Stored data:
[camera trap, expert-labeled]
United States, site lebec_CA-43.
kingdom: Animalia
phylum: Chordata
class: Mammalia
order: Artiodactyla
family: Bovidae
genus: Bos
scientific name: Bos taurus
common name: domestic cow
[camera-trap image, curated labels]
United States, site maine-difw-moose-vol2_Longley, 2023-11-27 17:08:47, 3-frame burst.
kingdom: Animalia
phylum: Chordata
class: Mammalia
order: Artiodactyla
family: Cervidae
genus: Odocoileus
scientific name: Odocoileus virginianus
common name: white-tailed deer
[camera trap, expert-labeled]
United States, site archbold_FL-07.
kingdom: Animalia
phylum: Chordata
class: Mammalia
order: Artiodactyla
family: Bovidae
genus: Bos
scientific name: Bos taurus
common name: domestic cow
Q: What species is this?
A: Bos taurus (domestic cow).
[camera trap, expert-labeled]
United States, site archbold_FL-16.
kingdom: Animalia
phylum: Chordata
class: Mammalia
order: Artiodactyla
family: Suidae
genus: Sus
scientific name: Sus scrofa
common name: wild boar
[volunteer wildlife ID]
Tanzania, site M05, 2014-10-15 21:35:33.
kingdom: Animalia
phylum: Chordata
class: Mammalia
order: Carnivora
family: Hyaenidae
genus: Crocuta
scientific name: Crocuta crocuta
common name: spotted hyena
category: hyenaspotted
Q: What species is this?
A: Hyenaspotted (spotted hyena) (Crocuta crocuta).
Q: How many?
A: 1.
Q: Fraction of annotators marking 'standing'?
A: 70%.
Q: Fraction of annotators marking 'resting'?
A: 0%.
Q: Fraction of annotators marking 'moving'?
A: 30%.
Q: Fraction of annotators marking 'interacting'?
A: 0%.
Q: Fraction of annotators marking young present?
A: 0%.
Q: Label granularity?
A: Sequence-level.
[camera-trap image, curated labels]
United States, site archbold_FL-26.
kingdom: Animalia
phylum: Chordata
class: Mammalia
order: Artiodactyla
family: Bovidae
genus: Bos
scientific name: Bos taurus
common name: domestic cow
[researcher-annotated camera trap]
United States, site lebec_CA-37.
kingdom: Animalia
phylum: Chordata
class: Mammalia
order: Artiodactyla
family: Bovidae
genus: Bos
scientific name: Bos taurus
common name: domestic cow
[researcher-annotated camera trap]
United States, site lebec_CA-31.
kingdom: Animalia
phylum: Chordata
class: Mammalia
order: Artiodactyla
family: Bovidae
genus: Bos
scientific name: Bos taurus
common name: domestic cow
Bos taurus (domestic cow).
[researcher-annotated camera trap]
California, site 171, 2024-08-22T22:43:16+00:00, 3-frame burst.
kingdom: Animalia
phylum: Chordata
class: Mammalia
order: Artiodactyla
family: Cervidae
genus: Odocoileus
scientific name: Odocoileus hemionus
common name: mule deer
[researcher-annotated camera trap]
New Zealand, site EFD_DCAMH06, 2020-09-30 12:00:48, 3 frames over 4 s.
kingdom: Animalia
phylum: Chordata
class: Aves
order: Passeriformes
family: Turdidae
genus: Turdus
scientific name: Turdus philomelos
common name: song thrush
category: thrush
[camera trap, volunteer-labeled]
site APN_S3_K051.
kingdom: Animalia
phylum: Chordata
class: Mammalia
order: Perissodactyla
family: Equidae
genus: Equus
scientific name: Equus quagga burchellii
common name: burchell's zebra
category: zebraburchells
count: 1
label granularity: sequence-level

Work to be completed: Go through the records and copy each one exactly.

Solution to this exercise:
[camera trap, expert-labeled]
United States, site lebec_CA-43.
kingdom: Animalia
phylum: Chordata
class: Mammalia
order: Artiodactyla
family: Bovidae
genus: Bos
scientific name: Bos taurus
common name: domestic cow
[camera-trap image, curated labels]
United States, site maine-difw-moose-vol2_Longley, 2023-11-27 17:08:47, 3-frame burst.
kingdom: Animalia
phylum: Chordata
class: Mammalia
order: Artiodactyla
family: Cervidae
genus: Odocoileus
scientific name: Odocoileus virginianus
common name: white-tailed deer
[camera trap, expert-labeled]
United States, site archbold_FL-07.
kingdom: Animalia
phylum: Chordata
class: Mammalia
order: Artiodactyla
family: Bovidae
genus: Bos
scientific name: Bos taurus
common name: domestic cow
Q: What species is this?
A: Bos taurus (domestic cow).
[camera trap, expert-labeled]
United States, site archbold_FL-16.
kingdom: Animalia
phylum: Chordata
class: Mammalia
order: Artiodactyla
family: Suidae
genus: Sus
scientific name: Sus scrofa
common name: wild boar
[volunteer wildlife ID]
Tanzania, site M05, 2014-10-15 21:35:33.
kingdom: Animalia
phylum: Chordata
class: Mammalia
order: Carnivora
family: Hyaenidae
genus: Crocuta
scientific name: Crocuta crocuta
common name: spotted hyena
category: hyenaspotted
Q: What species is this?
A: Hyenaspotted (spotted hyena) (Crocuta crocuta).
Q: How many?
A: 1.
Q: Fraction of annotators marking 'standing'?
A: 70%.
Q: Fraction of annotators marking 'resting'?
A: 0%.
Q: Fraction of annotators marking 'moving'?
A: 30%.
Q: Fraction of annotators marking 'interacting'?
A: 0%.
Q: Fraction of annotators marking young present?
A: 0%.
Q: Label granularity?
A: Sequence-level.
[camera-trap image, curated labels]
United States, site archbold_FL-26.
kingdom: Animalia
phylum: Chordata
class: Mammalia
order: Artiodactyla
family: Bovidae
genus: Bos
scientific name: Bos taurus
common name: domestic cow
[researcher-annotated camera trap]
United States, site lebec_CA-37.
kingdom: Animalia
phylum: Chordata
class: Mammalia
order: Artiodactyla
family: Bovidae
genus: Bos
scientific name: Bos taurus
common name: domestic cow
[researcher-annotated camera trap]
United States, site lebec_CA-31.
kingdom: Animalia
phylum: Chordata
class: Mammalia
order: Artiodactyla
family: Bovidae
genus: Bos
scientific name: Bos taurus
common name: domestic cow
Bos taurus (domestic cow).
[researcher-annotated camera trap]
California, site 171, 2024-08-22T22:43:16+00:00, 3-frame burst.
kingdom: Animalia
phylum: Chordata
class: Mammalia
order: Artiodactyla
family: Cervidae
genus: Odocoileus
scientific name: Odocoileus hemionus
common name: mule deer
[researcher-annotated camera trap]
New Zealand, site EFD_DCAMH06, 2020-09-30 12:00:48, 3 frames over 4 s.
kingdom: Animalia
phylum: Chordata
class: Aves
order: Passeriformes
family: Turdidae
genus: Turdus
scientific name: Turdus philomelos
common name: song thrush
category: thrush
[camera trap, volunteer-labeled]
site APN_S3_K051.
kingdom: Animalia
phylum: Chordata
class: Mammalia
order: Perissodactyla
family: Equidae
genus: Equus
scientific name: Equus quagga burchellii
common name: burchell's zebra
category: zebraburchells
count: 1
label granularity: sequence-level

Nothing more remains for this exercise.